Has help for these women finally arrived? Charleston’s “Post and Courier” researched the subject in-depth and wrote a seven-part report entitled “Til Death Do Us Part.” The report was the subject of a segment on Public Radio International’s program “The Take Away” the other day. I listened to it on the way to work with tears of fury streaming down my face.
A few teasers from the article:
- All 46 counties have at least one animal shelter to care for stray dogs and cats, but the state has only 18 domestic violence shelters to help women trying to escape abuse in the home.
- South Carolina’s murder rate for women is more than double the national rate.
- Maximum days in jail for first-time domestic abusers in South Carolina: 30 days
- More than a third of men charged with domestic killings over the past decade had at least one prior arrest for criminal domestic violence or assault.
- The only consistent state money budgeted for programs and protecting victims of domestic violence is a portion of proceeds from marriage license fees, which equates to roughly $22 per victim.
- State legislatures put up about a dozen bills aimed at protecting victims of domestic violence.

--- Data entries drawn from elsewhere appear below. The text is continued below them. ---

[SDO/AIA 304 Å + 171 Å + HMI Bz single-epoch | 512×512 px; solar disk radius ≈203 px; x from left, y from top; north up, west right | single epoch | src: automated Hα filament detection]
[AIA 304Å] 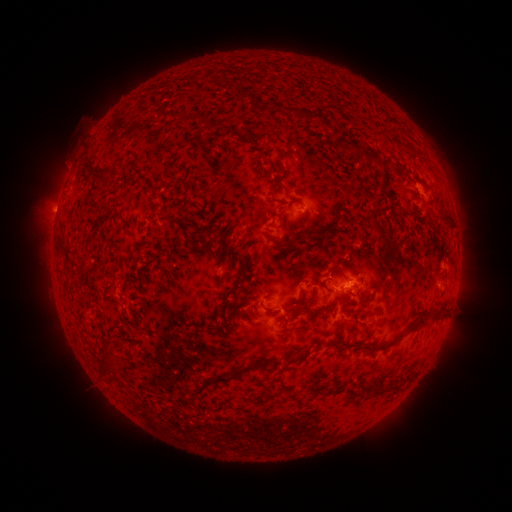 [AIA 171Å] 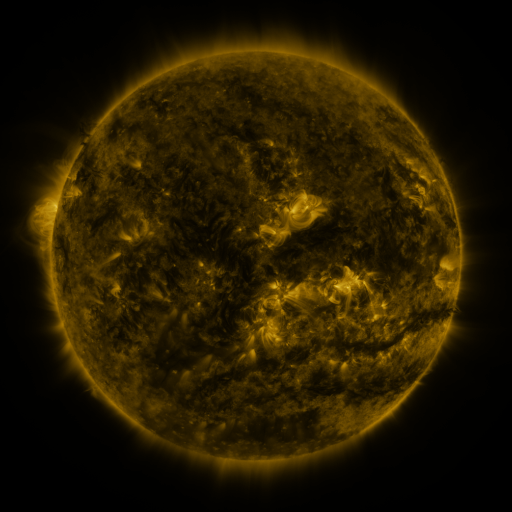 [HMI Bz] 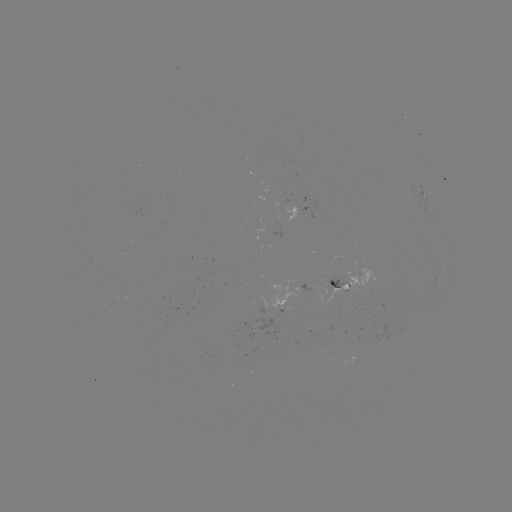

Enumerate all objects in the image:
filament: (330, 128)
filament: (350, 145)
filament: (100, 173)
filament: (183, 208)
filament: (446, 219)
filament: (377, 229)
filament: (320, 234)
filament: (289, 245)
filament: (388, 256)
filament: (393, 274)
filament: (386, 286)
filament: (230, 291)
filament: (345, 294)
filament: (313, 297)
filament: (271, 312)
filament: (306, 312)
filament: (421, 324)
filament: (392, 344)
filament: (365, 348)
filament: (109, 359)
filament: (288, 363)
filament: (228, 378)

All died except one, which protects the welfare of family pets left in the care of a person with pending domestic abuse charges.
The “Post and Courier” report offers insight into what other states are doing to reduce domestic violence and protect victims. The national rates have been declining for years, so we know it’s possible for South Carolina to get this under control. The women I’m talking about live next door to you, teach your children, share your office space and sit next to you in church. They don’t have a voice. Your silence and inaction keep these women at risk.
Be a role model
If you can’t be bothered reading the report and educating yourself on the issue, you’re part of the problem. Women in South Carolina who don’t run for office or encourage and support other women running for office are part of the problem. Men who discourage or prevent women from participating in the public conversation and running for office are part of the problem. Governor Nikki Haley, you are part of the problem. Our attorney general, the S.C. Department of Social Services, every sheriff and police department, church, local media outlet and emergency medical professional in South Carolina should be stepping out, speaking up and taking action against our culture of women as things to be played with, humiliated, and abused.
The culture in South Carolina has to change and it has to begin with you and me.
Not everyone is in a position to make big changes. But anyone can contribute to the solution. One simple step would be to share this post or the “Post and Courier” report with friends, family, co-workers and legislators. Talk about the issue. Raise your voice. Don’t vote for candidates who won’t address the issue. Volunteer for organizations that are part of the solution. Get your church involved.
I’ll be Tweeting, posting and emailing the link to this article to every person or agency mentioned in this post. You can do that, too. Some of us can do much more.
Silent acceptance of the status quo keeps women at risk. The statistics prove that your silence could one day result in the funeral of your daughter or granddaughter.